3. Which of the following statements is CORRECT?
a. Assume that two bonds have equal maturities and are of equal risk, but one bond sells at par while the other sells at a premium above par. The premium bond must have a lower current yield and a higher capital gains yield than the par bond.
b. A bond’s current yield must always be either equal to its yield to maturity or between its yield to maturity and its coupon rate.
c. If a bond sells at par, then its current yield will be less than its yield to maturity.
d. If a bond sells for less than par, then its yield to maturity is less than its coupon rate.
e. A discount bond’s price declines each year until it matures, when its value equals its par value.
2. Which of the following statements is CORRECT?
a. Two bonds have the same maturity and the same coupon rate. However, one is callable and the other is not. The difference in prices between the bonds will be greater if the current market interest rate is below the coupon rate than if it is above the coupon rate.

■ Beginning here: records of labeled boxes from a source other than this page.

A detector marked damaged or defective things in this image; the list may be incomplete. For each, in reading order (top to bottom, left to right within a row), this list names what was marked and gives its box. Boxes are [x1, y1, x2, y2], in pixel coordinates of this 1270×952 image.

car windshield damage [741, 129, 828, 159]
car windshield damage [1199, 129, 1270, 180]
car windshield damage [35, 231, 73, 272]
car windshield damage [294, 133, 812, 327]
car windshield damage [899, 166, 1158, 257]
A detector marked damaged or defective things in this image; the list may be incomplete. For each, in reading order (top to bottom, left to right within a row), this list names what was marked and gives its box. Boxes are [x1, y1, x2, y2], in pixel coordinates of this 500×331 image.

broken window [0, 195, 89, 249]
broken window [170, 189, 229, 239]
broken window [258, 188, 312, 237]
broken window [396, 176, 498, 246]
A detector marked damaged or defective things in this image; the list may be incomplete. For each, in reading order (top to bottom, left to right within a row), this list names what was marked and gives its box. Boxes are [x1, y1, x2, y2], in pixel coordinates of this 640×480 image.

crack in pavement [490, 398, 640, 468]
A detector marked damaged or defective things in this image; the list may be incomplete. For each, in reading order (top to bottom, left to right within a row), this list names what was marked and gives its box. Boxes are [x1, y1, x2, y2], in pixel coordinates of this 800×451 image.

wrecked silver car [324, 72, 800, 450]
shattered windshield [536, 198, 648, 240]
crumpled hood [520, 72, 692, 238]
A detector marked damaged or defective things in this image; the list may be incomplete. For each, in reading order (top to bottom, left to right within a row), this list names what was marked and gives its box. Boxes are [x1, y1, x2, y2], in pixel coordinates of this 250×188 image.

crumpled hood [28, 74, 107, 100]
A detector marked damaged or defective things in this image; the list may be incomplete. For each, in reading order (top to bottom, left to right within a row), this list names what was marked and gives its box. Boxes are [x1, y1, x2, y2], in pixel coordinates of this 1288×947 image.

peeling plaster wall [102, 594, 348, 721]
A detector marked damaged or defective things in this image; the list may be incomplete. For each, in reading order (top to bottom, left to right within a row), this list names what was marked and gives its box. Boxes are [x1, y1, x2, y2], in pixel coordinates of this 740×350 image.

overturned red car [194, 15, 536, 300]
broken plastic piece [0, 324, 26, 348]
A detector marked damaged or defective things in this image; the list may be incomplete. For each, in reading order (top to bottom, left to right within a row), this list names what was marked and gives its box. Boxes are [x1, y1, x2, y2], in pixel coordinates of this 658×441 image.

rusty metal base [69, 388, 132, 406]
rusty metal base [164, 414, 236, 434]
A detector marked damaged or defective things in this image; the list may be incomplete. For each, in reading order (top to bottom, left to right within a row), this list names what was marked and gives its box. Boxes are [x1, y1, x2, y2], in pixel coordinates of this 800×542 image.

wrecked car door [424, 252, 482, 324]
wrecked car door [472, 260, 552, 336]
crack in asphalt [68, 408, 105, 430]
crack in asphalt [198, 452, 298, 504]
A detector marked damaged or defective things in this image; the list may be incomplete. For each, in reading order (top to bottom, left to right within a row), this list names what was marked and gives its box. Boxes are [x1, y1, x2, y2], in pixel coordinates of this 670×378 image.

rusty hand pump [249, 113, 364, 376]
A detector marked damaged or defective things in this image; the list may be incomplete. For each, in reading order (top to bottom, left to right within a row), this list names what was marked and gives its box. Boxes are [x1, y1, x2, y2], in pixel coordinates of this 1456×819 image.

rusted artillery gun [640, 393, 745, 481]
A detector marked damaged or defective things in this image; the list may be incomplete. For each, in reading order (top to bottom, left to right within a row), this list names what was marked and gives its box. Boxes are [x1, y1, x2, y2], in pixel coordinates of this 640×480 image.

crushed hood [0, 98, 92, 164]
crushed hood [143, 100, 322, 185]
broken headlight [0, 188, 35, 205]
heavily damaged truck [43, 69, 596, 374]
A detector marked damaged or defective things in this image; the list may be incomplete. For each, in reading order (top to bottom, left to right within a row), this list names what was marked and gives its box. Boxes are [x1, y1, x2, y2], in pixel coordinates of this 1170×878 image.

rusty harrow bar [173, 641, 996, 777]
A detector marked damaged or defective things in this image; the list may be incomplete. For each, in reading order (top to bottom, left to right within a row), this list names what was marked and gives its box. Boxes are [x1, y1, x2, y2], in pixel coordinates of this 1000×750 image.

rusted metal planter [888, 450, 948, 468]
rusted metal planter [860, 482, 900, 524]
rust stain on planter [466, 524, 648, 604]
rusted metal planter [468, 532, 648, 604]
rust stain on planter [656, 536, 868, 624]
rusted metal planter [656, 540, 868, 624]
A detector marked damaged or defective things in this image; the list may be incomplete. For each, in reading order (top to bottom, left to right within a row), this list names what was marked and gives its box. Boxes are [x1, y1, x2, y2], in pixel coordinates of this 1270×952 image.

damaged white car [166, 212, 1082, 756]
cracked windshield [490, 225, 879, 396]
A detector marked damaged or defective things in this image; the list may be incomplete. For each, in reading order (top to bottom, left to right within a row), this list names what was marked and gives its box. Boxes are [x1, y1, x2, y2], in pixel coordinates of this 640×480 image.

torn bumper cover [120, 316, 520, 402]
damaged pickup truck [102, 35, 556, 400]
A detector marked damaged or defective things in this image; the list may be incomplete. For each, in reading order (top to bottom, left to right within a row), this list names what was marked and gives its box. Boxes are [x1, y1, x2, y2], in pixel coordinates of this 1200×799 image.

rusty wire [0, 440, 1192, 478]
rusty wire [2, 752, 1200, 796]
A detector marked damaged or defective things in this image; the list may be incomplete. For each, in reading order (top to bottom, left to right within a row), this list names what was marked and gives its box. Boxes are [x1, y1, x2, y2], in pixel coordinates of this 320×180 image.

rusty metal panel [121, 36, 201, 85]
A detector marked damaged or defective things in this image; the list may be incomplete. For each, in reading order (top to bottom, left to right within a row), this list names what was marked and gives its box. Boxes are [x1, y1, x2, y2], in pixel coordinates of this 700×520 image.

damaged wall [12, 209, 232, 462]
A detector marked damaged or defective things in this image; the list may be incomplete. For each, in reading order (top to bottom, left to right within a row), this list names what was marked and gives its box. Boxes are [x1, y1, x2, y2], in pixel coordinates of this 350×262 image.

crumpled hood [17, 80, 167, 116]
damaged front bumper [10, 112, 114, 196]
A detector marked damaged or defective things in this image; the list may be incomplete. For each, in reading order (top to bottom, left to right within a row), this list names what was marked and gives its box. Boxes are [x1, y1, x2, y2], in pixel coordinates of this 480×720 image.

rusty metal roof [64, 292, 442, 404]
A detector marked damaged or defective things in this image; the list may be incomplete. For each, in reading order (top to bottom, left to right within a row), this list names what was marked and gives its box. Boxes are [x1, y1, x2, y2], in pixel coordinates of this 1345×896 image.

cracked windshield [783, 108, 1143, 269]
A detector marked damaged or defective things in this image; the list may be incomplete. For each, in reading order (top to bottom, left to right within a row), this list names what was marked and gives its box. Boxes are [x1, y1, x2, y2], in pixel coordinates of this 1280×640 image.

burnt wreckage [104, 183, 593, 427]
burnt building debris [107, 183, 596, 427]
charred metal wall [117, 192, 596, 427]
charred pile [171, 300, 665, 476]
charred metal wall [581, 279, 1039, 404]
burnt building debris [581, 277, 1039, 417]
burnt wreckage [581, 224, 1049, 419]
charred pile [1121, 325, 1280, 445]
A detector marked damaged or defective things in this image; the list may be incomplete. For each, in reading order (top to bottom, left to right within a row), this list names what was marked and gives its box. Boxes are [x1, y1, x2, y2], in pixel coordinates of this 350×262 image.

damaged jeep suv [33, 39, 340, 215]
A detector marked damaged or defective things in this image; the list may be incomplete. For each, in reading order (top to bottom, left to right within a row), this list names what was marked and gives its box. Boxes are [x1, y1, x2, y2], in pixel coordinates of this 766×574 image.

b. A callable 10-year, 10% bond should sell at a higher price than an otherwise similar noncallable bond.
c. Corporate treasurers dislike issuing callable bonds because these bonds may require the company to raise additional funds earlier than would be true if noncallable bonds with the same maturity were used.
d. Two bonds have the same maturity and the same coupon rate. However, one is callable and the other is not. The difference in prices between the bonds will be greater if the current market interest rate is above the coupon rate than if it is below the coupon rate.
e. The actual life of a callable bond will always be equal to or less than the actual life of a noncallable bond with the same maturity. Therefore, if the yield curve is upward sloping, the required rate of return will be lower on the callable bond.